# [Study text]
* * * * * * * * *

Introduction

Society for Cultural Interaction in East Asia The 9th. General Assembly and The 9th. Annual Meeting 2017
“A Global Perspective on the Past and Knowledge Transitions in East Asia”

  • [Date]   May 13 (Saturday), May 14 (Sunday), 2017
  • [place]  Beijing Foreign Studies University(No.2 North Xisanhuan Road, Beijing, P.R. China 100089)
  • [Proceeding Submission] Please see details here
  • [Accommodation]  Please see details here
  • [Annual Meeting PDF]  available in (simplified) Chinese Japanese English Korean

A global perspective on the past is a new perspective and methodology in historiography and historical writings based on systemic and related outlooks comprised of macroscopic and microscopic perspectives of world history or the transcending of ethnic and national perspectives regarding transnational historical phenomena.
The American global historian Jerry H. Bentley (1949-2012) believed that systemic global development is embodied in a true universality that has three major social processes: population growth, advances in and dissemination of technology, and increasing interaction between unlike societies. In the East Asian nexus, there is constant knowledge transfer as well as various new technologies and interaction of new concepts and beliefs. Different societies are all ceaselessly seeking new means and schemes—conquering or being conquered, symbiotic integration, and immigration—for social cooperation. Through interaction with outsiders, these hidden issues will be brought to the forefront, and in the global era, East Asia will again become cognizant of its own cultural values and offer a new perspective for reexamination.

* * * * * * * * *

# [Exercises]
- A) According to the conference announcement, which three major social processes did Jerry H. Bentley see in systemic global development?
- B) Write the next part of the conference announcement, starting after its final sentence.

* * * * * * * * *

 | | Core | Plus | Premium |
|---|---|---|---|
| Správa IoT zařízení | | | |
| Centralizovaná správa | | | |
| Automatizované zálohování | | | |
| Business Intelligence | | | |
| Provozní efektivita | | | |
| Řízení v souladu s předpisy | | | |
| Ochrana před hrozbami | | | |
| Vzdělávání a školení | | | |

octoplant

* * * * * * * * *

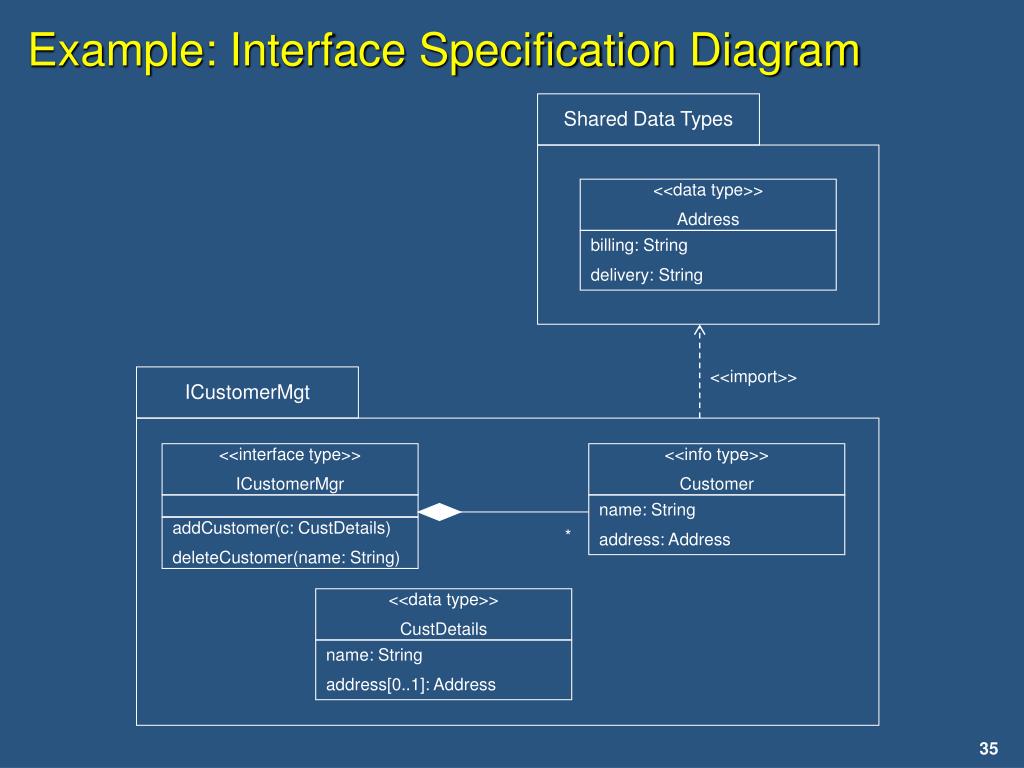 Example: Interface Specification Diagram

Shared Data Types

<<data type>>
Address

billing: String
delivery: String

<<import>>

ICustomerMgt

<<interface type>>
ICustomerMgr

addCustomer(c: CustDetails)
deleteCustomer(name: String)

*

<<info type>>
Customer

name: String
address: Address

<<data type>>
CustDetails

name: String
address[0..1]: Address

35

* * * * * * * * *

# [Response list]
- A) Population growth, advances in and dissemination of technology, and increasing interaction between unlike societies.

- B)
Wu Yujin (1913-1993), a Chinese scholar of twentieth-century world history, once proposed that the morphology of human society from the lower to the upper stages and lateral development in each region of the world, from mutual seclusion to gradual opening, from mutual separation to a gradually close horizontal development, together constitute the issues of world history. In terms of the aspect of methodologies for the consideration and depiction of the horizontal development of East Asia, global history can also offer instructive examples. We can use the global perspective of history to examine interactions among the different cultures of East Asia, to explain the form and content of mutual influences among different cultures, and to emphasize construction of mutually related processes, thereby revealing mechanisms of change. Understanding knowledge transitions and interaction in East Asia from the perspective of global history is a brand-new method of constructing history; it is only through interaction that we can truly understand the changing world of East Asia and its concomitant knowledge transitions.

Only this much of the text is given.